Of course, not all of the rewriting is bad. I mean, Dumbo discovers that he can fly in the live action film by playing with children, and not like in the animated film where he wakes up in a tree after a night of heavy drinking and Timothy Mouse convinces him that they must have gotten up there because, obviously, Dumbo can fly. There’s also a take on “Pink Elephants on Parade” in the film, but that feels like more of Tim Burton’s doing than anybody else.

Let’s talk about Tim Burton. I enjoyed his directing of this film. I’ve been a fan of his work for quite some time. However, in recent years, I’ve not made an effort to see his films. Particularly, after what was done to Alice in Wonderland and all its CGI wonder, I’ve been turned off to Burton films. Dumbo, though, was a reunion of one of my favorite Batman films, so I was on board.

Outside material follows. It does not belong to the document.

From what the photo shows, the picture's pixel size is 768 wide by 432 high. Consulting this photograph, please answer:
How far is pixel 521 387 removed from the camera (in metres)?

The look of the film reminded me a lot of another Burton film, Big Fish, which isn’t a bad thing. I liked the style, and there were no black and white stripes anywhere. So, that was refreshing.

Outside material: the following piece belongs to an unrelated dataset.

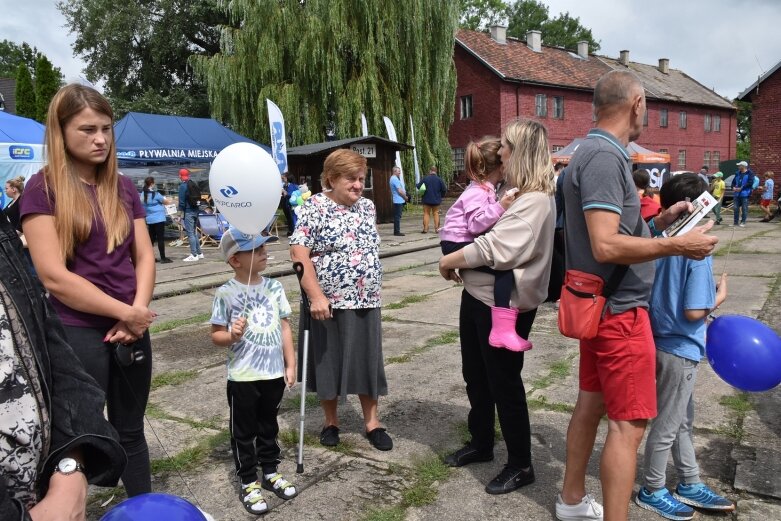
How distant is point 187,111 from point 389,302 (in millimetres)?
25885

As far as the acting goes, it was okay. Colin Farrell plays a character who has a southern accent. It was alright. The children actors felt pushy, particularly the young girl (but, again, I attribute that to the writing of her character. She wasn’t given the best material to work with). Eva Green’s performance wasn’t anything special. But, the most disappointing performances were those of Danny Devito and Michael Keaton (and, goddamnit, I love Michael Keaton, so this bummed me out). Devito’s character was very one dimensional and Keaton’s villain was boring. These performances, though, may be due to source material and the actors doing the best they can with what they have (you know, like Suicide Squad). Question, though: was Keaton’s character meant to have an accent or not? Because I literally couldn’t tell, and I was focused on it for most of his screen time.

Dumbo, like Tim Burton films before it, was scored by Danny Elfman. And, although I like Danny Elfman as a composer, even the music was underwhelming. There was inclusion of melodies of songs from the original film, but nothing that really pulled at your heart or provoked any other sort of strong emotion. Even the placement of “Baby Mine” didn’t sadden me, due to the fact that not enough time was spent really getting a feel for the relationship of Dumbo and his mother, like in the 1941 film.

Everything about this film just felt rushed, except for the pacing of the story. And, as I sit here, drinking tea out of my Dumbo mug, I get more and more disappointed. But, hey, that CGI baby elephant was cute.